_Aim_
Rewrite all of the rows below, swapping "beige stone building" for "sandstone building" and leaving everything else unchanged.

_Materials provided_
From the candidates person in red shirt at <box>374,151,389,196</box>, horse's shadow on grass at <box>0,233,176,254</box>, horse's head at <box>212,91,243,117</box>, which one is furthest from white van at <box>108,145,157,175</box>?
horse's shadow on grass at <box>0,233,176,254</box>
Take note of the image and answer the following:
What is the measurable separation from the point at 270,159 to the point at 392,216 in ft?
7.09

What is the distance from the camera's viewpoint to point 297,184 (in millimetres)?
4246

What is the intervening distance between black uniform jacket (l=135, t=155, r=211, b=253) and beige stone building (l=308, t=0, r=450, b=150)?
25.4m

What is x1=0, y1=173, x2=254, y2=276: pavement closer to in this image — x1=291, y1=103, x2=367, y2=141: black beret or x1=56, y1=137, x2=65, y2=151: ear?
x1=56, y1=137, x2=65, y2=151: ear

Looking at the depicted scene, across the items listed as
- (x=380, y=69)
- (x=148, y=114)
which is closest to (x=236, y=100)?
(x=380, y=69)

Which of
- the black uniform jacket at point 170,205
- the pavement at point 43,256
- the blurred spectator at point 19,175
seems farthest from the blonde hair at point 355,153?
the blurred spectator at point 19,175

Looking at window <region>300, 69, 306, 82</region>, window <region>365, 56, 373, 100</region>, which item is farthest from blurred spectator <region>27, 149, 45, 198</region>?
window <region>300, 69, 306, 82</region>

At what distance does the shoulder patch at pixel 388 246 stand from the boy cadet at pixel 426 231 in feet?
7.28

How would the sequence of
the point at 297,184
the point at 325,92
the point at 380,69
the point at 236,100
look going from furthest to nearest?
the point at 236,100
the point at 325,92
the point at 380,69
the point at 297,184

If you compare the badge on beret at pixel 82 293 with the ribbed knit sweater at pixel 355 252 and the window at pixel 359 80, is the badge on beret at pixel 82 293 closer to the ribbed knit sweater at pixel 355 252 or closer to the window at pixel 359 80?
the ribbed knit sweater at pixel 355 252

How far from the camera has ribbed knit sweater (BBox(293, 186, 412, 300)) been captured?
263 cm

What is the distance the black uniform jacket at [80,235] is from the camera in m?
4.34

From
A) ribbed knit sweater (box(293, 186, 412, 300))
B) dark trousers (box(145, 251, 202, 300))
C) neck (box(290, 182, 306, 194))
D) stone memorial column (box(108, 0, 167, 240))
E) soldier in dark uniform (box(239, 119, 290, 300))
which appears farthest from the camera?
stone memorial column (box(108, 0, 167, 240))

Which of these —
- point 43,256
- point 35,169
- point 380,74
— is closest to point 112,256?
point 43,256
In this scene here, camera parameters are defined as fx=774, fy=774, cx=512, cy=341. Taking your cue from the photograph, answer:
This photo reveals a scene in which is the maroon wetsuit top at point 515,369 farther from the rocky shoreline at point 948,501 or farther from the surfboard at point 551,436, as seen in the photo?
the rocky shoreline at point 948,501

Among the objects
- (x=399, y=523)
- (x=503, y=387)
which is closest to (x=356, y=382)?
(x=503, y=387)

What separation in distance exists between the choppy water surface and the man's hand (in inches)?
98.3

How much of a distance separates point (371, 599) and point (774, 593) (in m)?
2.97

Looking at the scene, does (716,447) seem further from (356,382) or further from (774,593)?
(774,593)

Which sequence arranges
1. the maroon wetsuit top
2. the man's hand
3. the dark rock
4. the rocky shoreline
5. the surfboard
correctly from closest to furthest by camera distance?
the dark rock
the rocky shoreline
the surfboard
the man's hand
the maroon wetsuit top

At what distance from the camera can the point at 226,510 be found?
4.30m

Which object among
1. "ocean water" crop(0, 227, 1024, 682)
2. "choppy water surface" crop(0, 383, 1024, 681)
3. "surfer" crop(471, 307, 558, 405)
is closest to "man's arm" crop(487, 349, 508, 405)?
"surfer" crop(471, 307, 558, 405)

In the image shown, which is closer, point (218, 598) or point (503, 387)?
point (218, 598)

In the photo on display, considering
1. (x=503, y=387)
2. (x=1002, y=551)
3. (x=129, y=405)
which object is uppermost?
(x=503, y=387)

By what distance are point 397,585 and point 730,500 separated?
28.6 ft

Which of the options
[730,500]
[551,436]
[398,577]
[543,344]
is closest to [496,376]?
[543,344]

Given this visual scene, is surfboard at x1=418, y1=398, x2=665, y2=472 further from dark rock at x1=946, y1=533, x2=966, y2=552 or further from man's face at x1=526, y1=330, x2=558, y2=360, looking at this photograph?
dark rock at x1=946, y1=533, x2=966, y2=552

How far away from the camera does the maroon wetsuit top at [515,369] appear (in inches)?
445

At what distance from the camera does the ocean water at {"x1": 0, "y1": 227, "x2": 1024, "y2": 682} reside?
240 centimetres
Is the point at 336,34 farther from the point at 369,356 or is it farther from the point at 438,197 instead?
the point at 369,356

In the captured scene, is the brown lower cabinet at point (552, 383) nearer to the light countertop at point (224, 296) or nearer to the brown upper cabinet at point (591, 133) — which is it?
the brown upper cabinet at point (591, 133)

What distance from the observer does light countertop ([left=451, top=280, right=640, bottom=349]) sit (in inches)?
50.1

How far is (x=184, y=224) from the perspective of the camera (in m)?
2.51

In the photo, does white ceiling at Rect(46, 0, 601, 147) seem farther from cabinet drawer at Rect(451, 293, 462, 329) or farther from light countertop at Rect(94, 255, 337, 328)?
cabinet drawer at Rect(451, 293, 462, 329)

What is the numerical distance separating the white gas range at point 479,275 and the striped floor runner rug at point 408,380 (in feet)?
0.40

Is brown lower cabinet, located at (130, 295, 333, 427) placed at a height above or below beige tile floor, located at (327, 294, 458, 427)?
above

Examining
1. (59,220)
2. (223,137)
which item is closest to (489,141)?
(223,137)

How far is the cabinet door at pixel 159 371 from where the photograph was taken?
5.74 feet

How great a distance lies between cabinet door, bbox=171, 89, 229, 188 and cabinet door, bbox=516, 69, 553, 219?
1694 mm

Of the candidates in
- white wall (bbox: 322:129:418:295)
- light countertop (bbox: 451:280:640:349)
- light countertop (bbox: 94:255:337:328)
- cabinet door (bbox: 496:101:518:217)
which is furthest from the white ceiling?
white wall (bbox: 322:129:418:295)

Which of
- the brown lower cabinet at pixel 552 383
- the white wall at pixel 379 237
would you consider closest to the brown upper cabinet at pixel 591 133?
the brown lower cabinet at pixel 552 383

_Response to this exercise_
From the candidates person in red shirt at <box>374,151,389,196</box>, horse's shadow on grass at <box>0,233,176,254</box>, horse's head at <box>212,91,243,117</box>, which one is furthest from white van at <box>108,145,157,175</box>?
horse's shadow on grass at <box>0,233,176,254</box>
Take note of the image and answer the following:
What is the measurable separation from the point at 270,159 to the point at 392,216 in ft?
7.09

What is the distance from the camera's viewpoint to point 297,184 (in millimetres)?
4246

What is the intervening distance between black uniform jacket (l=135, t=155, r=211, b=253) and sandstone building (l=308, t=0, r=450, b=150)?
25.4m

What is x1=0, y1=173, x2=254, y2=276: pavement closer to in this image — x1=291, y1=103, x2=367, y2=141: black beret or x1=56, y1=137, x2=65, y2=151: ear?
x1=56, y1=137, x2=65, y2=151: ear

Looking at the depicted scene, across the items listed as
- (x=380, y=69)
- (x=148, y=114)
which is closest to (x=236, y=100)?
(x=380, y=69)

Which of
- the black uniform jacket at point 170,205
- the pavement at point 43,256
- the blurred spectator at point 19,175
seems farthest from the blonde hair at point 355,153?
the blurred spectator at point 19,175

Looking at window <region>300, 69, 306, 82</region>, window <region>365, 56, 373, 100</region>, which item is farthest from blurred spectator <region>27, 149, 45, 198</region>?
window <region>300, 69, 306, 82</region>

At what distance does the shoulder patch at pixel 388 246 stand from the boy cadet at pixel 426 231 in feet?
7.28

How would the sequence of
the point at 297,184
the point at 325,92
the point at 380,69
the point at 236,100
look going from furthest to nearest?
the point at 236,100
the point at 325,92
the point at 380,69
the point at 297,184

If you compare the badge on beret at pixel 82 293 with the ribbed knit sweater at pixel 355 252 and the window at pixel 359 80, is the badge on beret at pixel 82 293 closer to the ribbed knit sweater at pixel 355 252 or closer to the window at pixel 359 80?
the ribbed knit sweater at pixel 355 252

How far from the camera has ribbed knit sweater (BBox(293, 186, 412, 300)) been captured?
263 cm

What is the distance the black uniform jacket at [80,235] is from the camera in m?
4.34

From
A) ribbed knit sweater (box(293, 186, 412, 300))
B) dark trousers (box(145, 251, 202, 300))
C) neck (box(290, 182, 306, 194))
D) stone memorial column (box(108, 0, 167, 240))
E) soldier in dark uniform (box(239, 119, 290, 300))
which appears farthest from the camera?
stone memorial column (box(108, 0, 167, 240))

Which of these —
- point 43,256
- point 35,169
- point 380,74
— is closest to point 112,256?
point 43,256
In this scene here, camera parameters are defined as fx=774, fy=774, cx=512, cy=341. Taking your cue from the photograph, answer:
This photo reveals a scene in which is the maroon wetsuit top at point 515,369 farther from the rocky shoreline at point 948,501 or farther from the surfboard at point 551,436, as seen in the photo?
the rocky shoreline at point 948,501

Among the objects
- (x=399, y=523)
- (x=503, y=387)
which is closest to (x=356, y=382)?
(x=503, y=387)

What separation in distance exists between the choppy water surface and the man's hand (in inches)?
98.3

How much of a distance separates point (371, 599) and point (774, 593) (in m)?
2.97

Looking at the scene, does (716,447) seem further from (356,382) or further from (774,593)?
(774,593)

Which sequence arranges
1. the maroon wetsuit top
2. the man's hand
3. the dark rock
4. the rocky shoreline
5. the surfboard
correctly from closest to furthest by camera distance?
the dark rock
the rocky shoreline
the surfboard
the man's hand
the maroon wetsuit top

At what distance from the camera can the point at 226,510 be found?
4.30m

Which object among
1. "ocean water" crop(0, 227, 1024, 682)
2. "choppy water surface" crop(0, 383, 1024, 681)
3. "surfer" crop(471, 307, 558, 405)
is closest to "man's arm" crop(487, 349, 508, 405)?
"surfer" crop(471, 307, 558, 405)

In the image shown, which is closer, point (218, 598) or point (503, 387)?
point (218, 598)

In the photo on display, considering
1. (x=503, y=387)
2. (x=1002, y=551)
3. (x=129, y=405)
which object is uppermost?
(x=503, y=387)

By what distance are point 397,585 and point 730,500 separated?
28.6 ft

Which of the options
[730,500]
[551,436]
[398,577]
[543,344]
is closest to [496,376]?
[543,344]

Given this visual scene, is surfboard at x1=418, y1=398, x2=665, y2=472 further from dark rock at x1=946, y1=533, x2=966, y2=552 or further from man's face at x1=526, y1=330, x2=558, y2=360, looking at this photograph?
dark rock at x1=946, y1=533, x2=966, y2=552

How far away from the camera does the maroon wetsuit top at [515,369] appear (in inches)?
445

At what distance from the camera does the ocean water at {"x1": 0, "y1": 227, "x2": 1024, "y2": 682} reside?
240 centimetres
Is the point at 336,34 farther from the point at 369,356 or is it farther from the point at 438,197 instead?
the point at 369,356

In the captured scene, is the brown lower cabinet at point (552, 383) nearer to the light countertop at point (224, 296) or nearer to the brown upper cabinet at point (591, 133) — which is it?
the brown upper cabinet at point (591, 133)

What distance from the observer does light countertop ([left=451, top=280, right=640, bottom=349]) sit (in inches)?
50.1

How far is (x=184, y=224) from the perspective of the camera (in m)?
2.51

In the photo, does white ceiling at Rect(46, 0, 601, 147) seem farther from cabinet drawer at Rect(451, 293, 462, 329) or farther from light countertop at Rect(94, 255, 337, 328)?
cabinet drawer at Rect(451, 293, 462, 329)

What is the numerical distance separating the white gas range at point 479,275 and the striped floor runner rug at point 408,380 (in feet)?
0.40

Is brown lower cabinet, located at (130, 295, 333, 427) placed at a height above or below beige tile floor, located at (327, 294, 458, 427)?
above

Examining
1. (59,220)
2. (223,137)
which item is closest to (489,141)?
(223,137)

How far is the cabinet door at pixel 159 371 from where the photograph was taken?
5.74 feet

How great a distance lies between cabinet door, bbox=171, 89, 229, 188 and cabinet door, bbox=516, 69, 553, 219?
1694 mm

Of the candidates in
- white wall (bbox: 322:129:418:295)
- light countertop (bbox: 451:280:640:349)
- light countertop (bbox: 94:255:337:328)
- cabinet door (bbox: 496:101:518:217)
which is furthest from the white ceiling?
white wall (bbox: 322:129:418:295)

Which of
- the brown lower cabinet at pixel 552 383
- the white wall at pixel 379 237
would you consider closest to the brown upper cabinet at pixel 591 133?
the brown lower cabinet at pixel 552 383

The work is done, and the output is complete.